Textabschnitt:
-*-
Nein. Jarrett ist einer der größten Pianisten auf dieser Welt und außerdem war die erste Jazzaufnahme, die ich gehört habe, von ihm. Diese Cassette habe ich heute noch Zuhause. Das war wie eine Offenbarung, ich dachte, was macht der denn da mit seiner Stimme. Ich merkte durch seine spontanen Gesangsausbrüche, dass er sehr genoss, was er tat. Es gibt Musiker, die darauf achten, dass bei einer Aufnahme kein Geräusch entsteht, ihm ist das egal. Das zeigt, dass für ihn die Musik das Allerwichtigste ist.

Und es kommt der lateinamerikanischen Musikerseele entgegen...
Ja, genau.

...wie auch bei Glenn Gould...
Der war einfach unglaublich. Als ich Student war, spielte mir meine Lehrerin die Goldberg-Variationen vor. Danach wollte ich kein Klavier mehr spielen, denn ich dachte, das werde ich im Leben nicht erreichen. Aber dann wurde ich psychologisch behandelt und kehrte ans Klavier zurück (lacht!).
-*-
Datensätze:

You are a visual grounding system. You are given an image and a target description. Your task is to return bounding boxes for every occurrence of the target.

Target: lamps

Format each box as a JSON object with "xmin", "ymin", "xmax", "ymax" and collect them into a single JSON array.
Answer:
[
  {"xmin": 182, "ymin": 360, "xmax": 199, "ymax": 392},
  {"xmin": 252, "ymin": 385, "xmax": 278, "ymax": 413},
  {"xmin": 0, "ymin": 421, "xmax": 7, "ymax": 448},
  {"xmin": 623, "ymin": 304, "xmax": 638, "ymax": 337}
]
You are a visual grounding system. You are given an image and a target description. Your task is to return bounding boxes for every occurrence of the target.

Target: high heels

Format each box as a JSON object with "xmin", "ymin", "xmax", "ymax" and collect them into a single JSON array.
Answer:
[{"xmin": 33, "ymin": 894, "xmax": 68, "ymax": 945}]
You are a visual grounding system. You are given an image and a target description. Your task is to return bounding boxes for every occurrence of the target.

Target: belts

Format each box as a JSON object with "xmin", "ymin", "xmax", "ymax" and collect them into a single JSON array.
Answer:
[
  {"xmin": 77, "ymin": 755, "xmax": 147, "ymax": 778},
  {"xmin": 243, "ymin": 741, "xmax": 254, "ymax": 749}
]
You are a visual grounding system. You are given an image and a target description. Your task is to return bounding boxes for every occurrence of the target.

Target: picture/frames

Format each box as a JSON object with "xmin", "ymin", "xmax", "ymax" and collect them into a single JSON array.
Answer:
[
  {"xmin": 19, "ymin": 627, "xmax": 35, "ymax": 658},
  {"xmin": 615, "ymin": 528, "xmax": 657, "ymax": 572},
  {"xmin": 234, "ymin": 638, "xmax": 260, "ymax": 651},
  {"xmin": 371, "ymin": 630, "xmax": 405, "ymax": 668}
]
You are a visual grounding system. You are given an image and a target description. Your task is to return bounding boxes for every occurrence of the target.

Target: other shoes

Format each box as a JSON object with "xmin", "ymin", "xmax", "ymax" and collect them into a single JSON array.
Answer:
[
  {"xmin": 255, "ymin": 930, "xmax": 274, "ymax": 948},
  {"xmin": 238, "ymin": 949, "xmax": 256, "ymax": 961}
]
-*-
Schriftliche Aufgaben:
(1) Fassen Sie den Absatz des Textabschnitts, der mit „Nein. Jarrett ist“ beginnt, als knappe Liste zusammen, ohne wesentliche Fakten wegzulassen.
(2) Zitieren Sie aus dem Textabschnitt die Stelle zwischen „Und es kommt“ und „Klavier zurück (lacht!).“, beide eingeschlossen.
Das Material spielt hierfür keine Rolle.

Lösungen:
(1)
- Jarrett zählt zu den größten Pianisten der Welt.
- Die erste gehörte Jazzaufnahme stammte von ihm, und die Cassette ist noch heute Zuhause vorhanden.
- Das Hören wirkte wie eine Offenbarung, vor allem wegen seiner Stimme.
- Seine spontanen Gesangsausbrüche zeigten, dass er sehr genoss, was er tat.
- Anders als manchen Musikern ist es ihm egal, wenn bei einer Aufnahme Geräusche entstehen.
- Das zeigt, dass für ihn die Musik das Allerwichtigste ist.

(2)
Und es kommt der lateinamerikanischen Musikerseele entgegen...
Ja, genau.

...wie auch bei Glenn Gould...
Der war einfach unglaublich. Als ich Student war, spielte mir meine Lehrerin die Goldberg-Variationen vor. Danach wollte ich kein Klavier mehr spielen, denn ich dachte, das werde ich im Leben nicht erreichen. Aber dann wurde ich psychologisch behandelt und kehrte ans Klavier zurück (lacht!).